Das Bundesverwaltungsgericht stellte mit Erkenntnissen vom 07.12.2017, 05.01.2018, 26.01.2018, 26.02.2018 und 27.03.2018 fest, dass gemäß § 22a Abs. 4 BFA-VG zum Zeitpunkt der Entscheidung die für die Fortsetzung der Schubhaft maßgeblichen Voraussetzungen vorlagen und die Aufrechterhaltung der Schubhaft im Zeitpunkt der Entscheidung verhältnismäßig war.

Mit Eingabe vom 19.04.2018 legte das Bundesamt den Akt sowie eine Stellungnahme vor und beantragte die Feststellung, dass die Fortsetzung der Schubhaft gemäß § 22a Abs. 4 BFA-VG verhältnismäßig war.

Am 25.04.2018 fand die hg. mündliche Verhandlung statt, an der das Bundesamt nicht teilnahm.

Keine der Parteien stellte einen Antrag auf schriftliche Ausfertigung des am 25.04.2018 mündlich verkündeten Erkenntnisses.

II. Das Bundesverwaltungsgericht hat über die - zulässige - Beschwerde erwogen:

1. Feststellungen:

Der volljährige Beschwerdeführer war nicht österreichischer Staatsbürger oder Unionsbürger und verfügte über keine Aufenthaltsberechtigung für Österreich oder in einem anderen Mitgliedstaat der EU. Die Staatsangehörigkeit und die Identität des Beschwerdeführers, CHAFIK Said, geboren am 01.01.1985, StA MAROKKO, wurden von XXXX bestätigt.

Er hielt sich zumindest seit 2011 ohne Aufenthaltstitel und unter einer Vielzahl von Identitäten in SPANIEN, BELGIEN und anderen EU-Mitgliedstaaten auf. Sein Antrag auf internationalen Schutz in DEUTSCHLAND wurde abgewiesen. Sein Antrag auf internationalen Schutz in der SCHWEIZ wurde zurückgewiesen. Sein unter falscher Identität gestellter Antrag auf internationalen Schutz in Österreich vom 12.05.2016 wurde mit Erkenntnis des Bundesverwaltungsgerichtes vom 27.06.2017 abgewiesen und gegen den Beschwerdeführer eine Rückkehrentscheidung und ein Einreiseverbot erlassen.

Der Beschwerdeführer befand sich in Österreich nur ca. einen Monat lang auf freiem Fuß. Er war zweifach vorbestraft. Er war nicht bereit nach MAROKKO auszureisen und wäre im Fall der Enthaftung im Gebiet der Mitgliedstaaten untergetaucht, wie er dies seit 2011 getan hatte.

Der Beschwerdeführer trat am 12.03.2018 in den Hungerstreik und brach diesen aber am Folgetag ab.

Er war haftfähig und wurde seit 08.08.2017 im Polizeianhaltezentrum XXXX angehalten.

● Gestellte Aufgabe: Führe den Auszug über die gerichtliche Entscheidung zur Schubhaft im Anschluss an seinen letzten Satz weiter.

● Inhalt des Datensatzes:
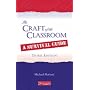Craft of the Classroom (The Craft of the Classroom)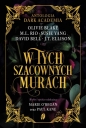 W tych szacownych murach. Olivie Blake, M.L. Rio i inni. Antologia Dark Academia - Olivie Blake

● Ergebnis der Übung:
Für den Beschwerdeführer war bereits am 04.07.2017 die Ausstellung eines Heimreisezertifikates bei der MAROKKANISCHEN Botschaft beantragt worden, die MAROKKANISCHE Vertretungsbehörde hatte allerdings am 26.03.2018 mitgeteilt, dass der Antrag neuerlich übermittelt werden müsse. Das Bundesamt übermittelte den Antrag noch am selben Tag erneut und urgierte im MÄRZ und APRIL 2018 jeweils drei Mal betreffend die Ausstellung eines Heimreisezertifikates für den Beschwerdeführer.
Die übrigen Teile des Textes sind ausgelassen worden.